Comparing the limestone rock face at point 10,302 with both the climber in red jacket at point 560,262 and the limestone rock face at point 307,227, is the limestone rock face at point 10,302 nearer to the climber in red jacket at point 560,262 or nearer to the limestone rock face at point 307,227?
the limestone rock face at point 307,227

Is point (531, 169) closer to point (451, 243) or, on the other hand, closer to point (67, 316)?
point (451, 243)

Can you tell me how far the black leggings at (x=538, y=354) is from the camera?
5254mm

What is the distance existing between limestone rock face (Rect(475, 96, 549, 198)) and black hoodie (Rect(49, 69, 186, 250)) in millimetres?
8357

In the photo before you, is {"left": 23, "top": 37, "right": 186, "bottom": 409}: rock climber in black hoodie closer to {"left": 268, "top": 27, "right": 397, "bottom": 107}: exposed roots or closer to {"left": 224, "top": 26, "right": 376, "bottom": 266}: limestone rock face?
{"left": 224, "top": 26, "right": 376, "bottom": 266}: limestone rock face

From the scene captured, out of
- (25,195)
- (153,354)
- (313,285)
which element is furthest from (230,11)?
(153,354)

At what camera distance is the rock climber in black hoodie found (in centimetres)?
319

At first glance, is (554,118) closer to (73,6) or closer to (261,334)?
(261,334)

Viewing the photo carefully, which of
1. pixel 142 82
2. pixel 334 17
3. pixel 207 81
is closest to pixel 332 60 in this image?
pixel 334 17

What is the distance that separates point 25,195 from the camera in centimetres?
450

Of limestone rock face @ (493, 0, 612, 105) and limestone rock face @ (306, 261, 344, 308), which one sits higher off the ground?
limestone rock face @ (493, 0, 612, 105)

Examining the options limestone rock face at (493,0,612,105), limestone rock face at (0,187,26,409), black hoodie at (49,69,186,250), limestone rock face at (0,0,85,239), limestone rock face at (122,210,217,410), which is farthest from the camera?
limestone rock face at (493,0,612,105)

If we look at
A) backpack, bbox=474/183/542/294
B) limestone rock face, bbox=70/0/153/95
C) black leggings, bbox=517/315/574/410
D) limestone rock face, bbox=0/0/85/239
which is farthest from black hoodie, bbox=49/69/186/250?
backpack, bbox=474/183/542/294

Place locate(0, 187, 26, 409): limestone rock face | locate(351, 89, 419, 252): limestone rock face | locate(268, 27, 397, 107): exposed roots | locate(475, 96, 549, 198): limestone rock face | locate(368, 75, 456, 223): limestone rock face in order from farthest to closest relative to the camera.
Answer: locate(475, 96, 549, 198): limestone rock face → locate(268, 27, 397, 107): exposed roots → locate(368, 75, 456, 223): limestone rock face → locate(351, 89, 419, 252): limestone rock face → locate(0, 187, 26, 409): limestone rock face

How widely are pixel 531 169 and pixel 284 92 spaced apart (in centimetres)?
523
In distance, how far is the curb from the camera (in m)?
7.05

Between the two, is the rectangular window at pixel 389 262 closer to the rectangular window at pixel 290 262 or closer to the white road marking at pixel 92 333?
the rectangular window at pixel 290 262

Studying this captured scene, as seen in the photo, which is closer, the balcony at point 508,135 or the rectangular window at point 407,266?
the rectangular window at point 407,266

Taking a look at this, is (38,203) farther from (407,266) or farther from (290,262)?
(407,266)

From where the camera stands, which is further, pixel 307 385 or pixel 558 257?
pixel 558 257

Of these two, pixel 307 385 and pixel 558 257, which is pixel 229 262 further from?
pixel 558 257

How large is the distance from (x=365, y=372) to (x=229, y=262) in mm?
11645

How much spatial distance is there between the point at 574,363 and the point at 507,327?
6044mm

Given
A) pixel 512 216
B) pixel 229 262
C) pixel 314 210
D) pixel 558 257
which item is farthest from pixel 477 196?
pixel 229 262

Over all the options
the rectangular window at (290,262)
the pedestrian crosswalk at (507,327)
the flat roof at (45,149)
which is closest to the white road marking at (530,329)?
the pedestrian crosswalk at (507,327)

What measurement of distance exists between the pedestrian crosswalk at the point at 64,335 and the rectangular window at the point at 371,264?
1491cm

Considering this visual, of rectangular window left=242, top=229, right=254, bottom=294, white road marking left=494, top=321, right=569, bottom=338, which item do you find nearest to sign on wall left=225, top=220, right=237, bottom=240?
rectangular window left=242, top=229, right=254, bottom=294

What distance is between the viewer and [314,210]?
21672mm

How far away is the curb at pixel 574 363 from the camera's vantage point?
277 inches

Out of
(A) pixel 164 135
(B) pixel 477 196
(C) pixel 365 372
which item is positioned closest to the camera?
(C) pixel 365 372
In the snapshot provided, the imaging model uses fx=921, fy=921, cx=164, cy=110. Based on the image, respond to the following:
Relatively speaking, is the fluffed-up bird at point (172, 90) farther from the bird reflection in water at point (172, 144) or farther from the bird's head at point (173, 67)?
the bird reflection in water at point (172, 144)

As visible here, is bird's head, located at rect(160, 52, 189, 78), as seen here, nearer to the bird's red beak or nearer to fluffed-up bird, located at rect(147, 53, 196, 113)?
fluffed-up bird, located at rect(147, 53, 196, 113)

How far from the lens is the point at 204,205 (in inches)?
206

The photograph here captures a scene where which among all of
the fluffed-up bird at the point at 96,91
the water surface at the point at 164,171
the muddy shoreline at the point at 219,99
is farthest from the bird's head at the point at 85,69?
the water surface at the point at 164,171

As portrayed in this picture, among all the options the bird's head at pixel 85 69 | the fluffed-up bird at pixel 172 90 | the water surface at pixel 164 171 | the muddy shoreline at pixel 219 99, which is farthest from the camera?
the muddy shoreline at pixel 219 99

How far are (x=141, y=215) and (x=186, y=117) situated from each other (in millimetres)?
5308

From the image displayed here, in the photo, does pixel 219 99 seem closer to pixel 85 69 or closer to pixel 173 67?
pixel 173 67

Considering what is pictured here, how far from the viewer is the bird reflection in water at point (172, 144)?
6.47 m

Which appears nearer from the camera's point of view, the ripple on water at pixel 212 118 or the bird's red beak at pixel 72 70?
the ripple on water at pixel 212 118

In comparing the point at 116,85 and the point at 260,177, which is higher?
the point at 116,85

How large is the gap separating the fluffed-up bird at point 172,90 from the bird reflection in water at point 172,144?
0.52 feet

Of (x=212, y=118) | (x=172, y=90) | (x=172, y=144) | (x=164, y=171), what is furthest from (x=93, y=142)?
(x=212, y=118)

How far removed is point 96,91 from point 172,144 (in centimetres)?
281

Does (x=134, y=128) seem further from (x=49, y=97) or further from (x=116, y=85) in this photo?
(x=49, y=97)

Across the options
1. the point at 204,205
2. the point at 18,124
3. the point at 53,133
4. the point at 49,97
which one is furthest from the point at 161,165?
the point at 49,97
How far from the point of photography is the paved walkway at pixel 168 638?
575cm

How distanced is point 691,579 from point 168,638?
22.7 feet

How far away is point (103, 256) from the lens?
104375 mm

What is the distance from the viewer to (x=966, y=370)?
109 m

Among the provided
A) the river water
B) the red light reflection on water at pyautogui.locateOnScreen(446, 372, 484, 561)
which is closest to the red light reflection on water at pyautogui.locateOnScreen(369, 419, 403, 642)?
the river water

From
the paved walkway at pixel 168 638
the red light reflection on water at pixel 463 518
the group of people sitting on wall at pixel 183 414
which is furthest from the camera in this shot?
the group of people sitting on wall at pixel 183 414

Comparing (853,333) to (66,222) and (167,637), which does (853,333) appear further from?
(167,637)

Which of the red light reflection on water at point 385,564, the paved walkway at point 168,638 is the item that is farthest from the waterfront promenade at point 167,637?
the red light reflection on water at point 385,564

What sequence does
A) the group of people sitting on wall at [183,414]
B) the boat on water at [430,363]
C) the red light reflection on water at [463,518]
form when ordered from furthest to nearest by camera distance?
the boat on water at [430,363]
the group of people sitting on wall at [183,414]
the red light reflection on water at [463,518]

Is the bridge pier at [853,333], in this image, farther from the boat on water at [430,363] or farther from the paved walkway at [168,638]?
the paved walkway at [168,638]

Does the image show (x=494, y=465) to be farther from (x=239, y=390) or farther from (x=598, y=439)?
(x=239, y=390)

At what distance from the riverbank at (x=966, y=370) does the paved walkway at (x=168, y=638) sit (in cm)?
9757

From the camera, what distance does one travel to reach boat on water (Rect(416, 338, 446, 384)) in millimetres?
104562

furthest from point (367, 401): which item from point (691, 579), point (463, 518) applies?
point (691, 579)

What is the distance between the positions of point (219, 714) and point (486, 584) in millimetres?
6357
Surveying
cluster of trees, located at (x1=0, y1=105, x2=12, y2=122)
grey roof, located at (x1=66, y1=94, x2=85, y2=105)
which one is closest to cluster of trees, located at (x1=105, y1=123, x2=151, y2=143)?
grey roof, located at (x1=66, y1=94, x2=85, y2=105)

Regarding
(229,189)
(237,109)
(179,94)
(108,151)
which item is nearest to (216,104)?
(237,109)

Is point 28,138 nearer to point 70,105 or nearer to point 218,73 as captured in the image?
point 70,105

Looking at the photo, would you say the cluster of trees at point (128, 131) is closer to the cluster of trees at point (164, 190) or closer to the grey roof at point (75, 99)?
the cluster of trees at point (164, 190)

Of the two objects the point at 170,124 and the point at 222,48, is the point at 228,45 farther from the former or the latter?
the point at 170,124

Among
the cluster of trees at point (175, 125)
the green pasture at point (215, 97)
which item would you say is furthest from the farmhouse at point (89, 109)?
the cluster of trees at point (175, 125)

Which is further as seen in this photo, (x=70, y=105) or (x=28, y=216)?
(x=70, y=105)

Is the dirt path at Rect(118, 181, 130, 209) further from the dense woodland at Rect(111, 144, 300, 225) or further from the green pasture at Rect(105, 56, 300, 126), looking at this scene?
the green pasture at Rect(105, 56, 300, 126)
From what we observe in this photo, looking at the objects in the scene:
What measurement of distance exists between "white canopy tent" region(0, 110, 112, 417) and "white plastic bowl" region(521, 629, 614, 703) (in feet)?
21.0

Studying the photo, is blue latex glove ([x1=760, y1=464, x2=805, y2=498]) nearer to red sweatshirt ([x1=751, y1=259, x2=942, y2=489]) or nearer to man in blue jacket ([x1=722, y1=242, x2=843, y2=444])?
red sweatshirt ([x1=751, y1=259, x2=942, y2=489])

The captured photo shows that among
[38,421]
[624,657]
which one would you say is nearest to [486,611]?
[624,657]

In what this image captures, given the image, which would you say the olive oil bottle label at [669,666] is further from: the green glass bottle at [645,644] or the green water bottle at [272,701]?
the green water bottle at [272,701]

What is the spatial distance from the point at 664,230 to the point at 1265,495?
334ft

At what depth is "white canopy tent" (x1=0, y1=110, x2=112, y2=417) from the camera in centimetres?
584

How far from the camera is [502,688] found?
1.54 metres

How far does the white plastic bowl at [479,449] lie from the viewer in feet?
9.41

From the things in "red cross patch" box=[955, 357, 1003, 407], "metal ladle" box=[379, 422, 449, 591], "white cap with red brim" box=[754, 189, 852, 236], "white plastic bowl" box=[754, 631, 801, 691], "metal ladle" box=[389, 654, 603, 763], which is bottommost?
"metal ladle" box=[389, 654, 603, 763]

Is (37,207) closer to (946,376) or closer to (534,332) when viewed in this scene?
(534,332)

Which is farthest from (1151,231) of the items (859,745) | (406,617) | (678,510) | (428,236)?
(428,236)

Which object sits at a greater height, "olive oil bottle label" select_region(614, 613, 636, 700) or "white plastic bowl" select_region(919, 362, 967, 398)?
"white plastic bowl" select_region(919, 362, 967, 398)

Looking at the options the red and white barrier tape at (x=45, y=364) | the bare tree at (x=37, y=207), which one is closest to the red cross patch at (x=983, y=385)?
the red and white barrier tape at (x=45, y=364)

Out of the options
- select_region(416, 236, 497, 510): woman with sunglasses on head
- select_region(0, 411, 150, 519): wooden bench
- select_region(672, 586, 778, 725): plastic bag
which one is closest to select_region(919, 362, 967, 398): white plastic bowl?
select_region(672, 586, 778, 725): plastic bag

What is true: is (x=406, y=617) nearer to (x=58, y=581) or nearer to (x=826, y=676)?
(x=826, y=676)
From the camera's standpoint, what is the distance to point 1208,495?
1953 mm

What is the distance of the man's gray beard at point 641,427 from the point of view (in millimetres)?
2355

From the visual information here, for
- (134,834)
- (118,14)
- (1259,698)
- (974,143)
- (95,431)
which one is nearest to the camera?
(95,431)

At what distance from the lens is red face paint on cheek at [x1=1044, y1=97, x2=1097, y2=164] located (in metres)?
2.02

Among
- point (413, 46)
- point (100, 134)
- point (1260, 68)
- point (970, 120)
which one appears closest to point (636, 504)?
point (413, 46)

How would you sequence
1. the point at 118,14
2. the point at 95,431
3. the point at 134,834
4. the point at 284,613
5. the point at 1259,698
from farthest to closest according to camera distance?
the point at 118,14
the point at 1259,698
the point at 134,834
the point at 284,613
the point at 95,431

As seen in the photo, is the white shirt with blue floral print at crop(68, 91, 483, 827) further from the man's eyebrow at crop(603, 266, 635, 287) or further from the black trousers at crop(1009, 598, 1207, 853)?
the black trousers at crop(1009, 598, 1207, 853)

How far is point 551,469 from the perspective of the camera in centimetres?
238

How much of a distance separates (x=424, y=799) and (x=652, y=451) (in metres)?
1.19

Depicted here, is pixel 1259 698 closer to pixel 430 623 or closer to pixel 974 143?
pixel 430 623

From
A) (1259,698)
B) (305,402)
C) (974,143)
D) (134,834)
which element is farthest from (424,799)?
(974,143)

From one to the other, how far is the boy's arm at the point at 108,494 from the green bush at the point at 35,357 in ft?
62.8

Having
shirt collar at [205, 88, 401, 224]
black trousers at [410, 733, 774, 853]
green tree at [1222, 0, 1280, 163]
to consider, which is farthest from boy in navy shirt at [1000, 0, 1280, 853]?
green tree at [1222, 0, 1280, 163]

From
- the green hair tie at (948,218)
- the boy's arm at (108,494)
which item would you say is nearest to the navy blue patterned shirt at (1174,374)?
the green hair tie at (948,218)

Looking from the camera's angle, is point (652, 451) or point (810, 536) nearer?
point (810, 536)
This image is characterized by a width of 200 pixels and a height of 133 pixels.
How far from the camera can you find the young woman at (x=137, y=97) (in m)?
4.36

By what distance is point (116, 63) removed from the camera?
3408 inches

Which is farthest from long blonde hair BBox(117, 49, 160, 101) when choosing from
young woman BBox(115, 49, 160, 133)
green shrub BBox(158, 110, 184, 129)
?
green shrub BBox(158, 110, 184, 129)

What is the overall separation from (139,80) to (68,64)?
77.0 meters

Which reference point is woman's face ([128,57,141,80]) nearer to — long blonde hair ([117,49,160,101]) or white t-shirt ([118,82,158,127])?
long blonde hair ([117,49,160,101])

▬▬▬

What you should do:
Include both ends. Return the line holding "From one to" and all lines after it in the records above, exactly as written.

Answer to this problem:
From one to the other, how far is the boy's arm at the point at 108,494 from the green bush at the point at 35,357 in ft?
62.8

Having
shirt collar at [205, 88, 401, 224]
black trousers at [410, 733, 774, 853]
green tree at [1222, 0, 1280, 163]
to consider, which is farthest from boy in navy shirt at [1000, 0, 1280, 853]?
green tree at [1222, 0, 1280, 163]

From
- the green hair tie at (948,218)
- the boy's arm at (108,494)
which item would you say is nearest to the navy blue patterned shirt at (1174,374)?
the green hair tie at (948,218)

Looking from the camera's angle, is point (652, 451) or point (810, 536) nearer?
point (810, 536)
This image is characterized by a width of 200 pixels and a height of 133 pixels.
How far from the camera can you find the young woman at (x=137, y=97) (in m)?
4.36

By what distance is point (116, 63) removed from the camera?
3408 inches

Which is farthest from long blonde hair BBox(117, 49, 160, 101) when choosing from
young woman BBox(115, 49, 160, 133)
green shrub BBox(158, 110, 184, 129)
?
green shrub BBox(158, 110, 184, 129)

What is the overall separation from (139,80) to (68,64)?
77.0 meters

Which reference point is woman's face ([128,57,141,80]) nearer to — long blonde hair ([117,49,160,101]) or white t-shirt ([118,82,158,127])?
long blonde hair ([117,49,160,101])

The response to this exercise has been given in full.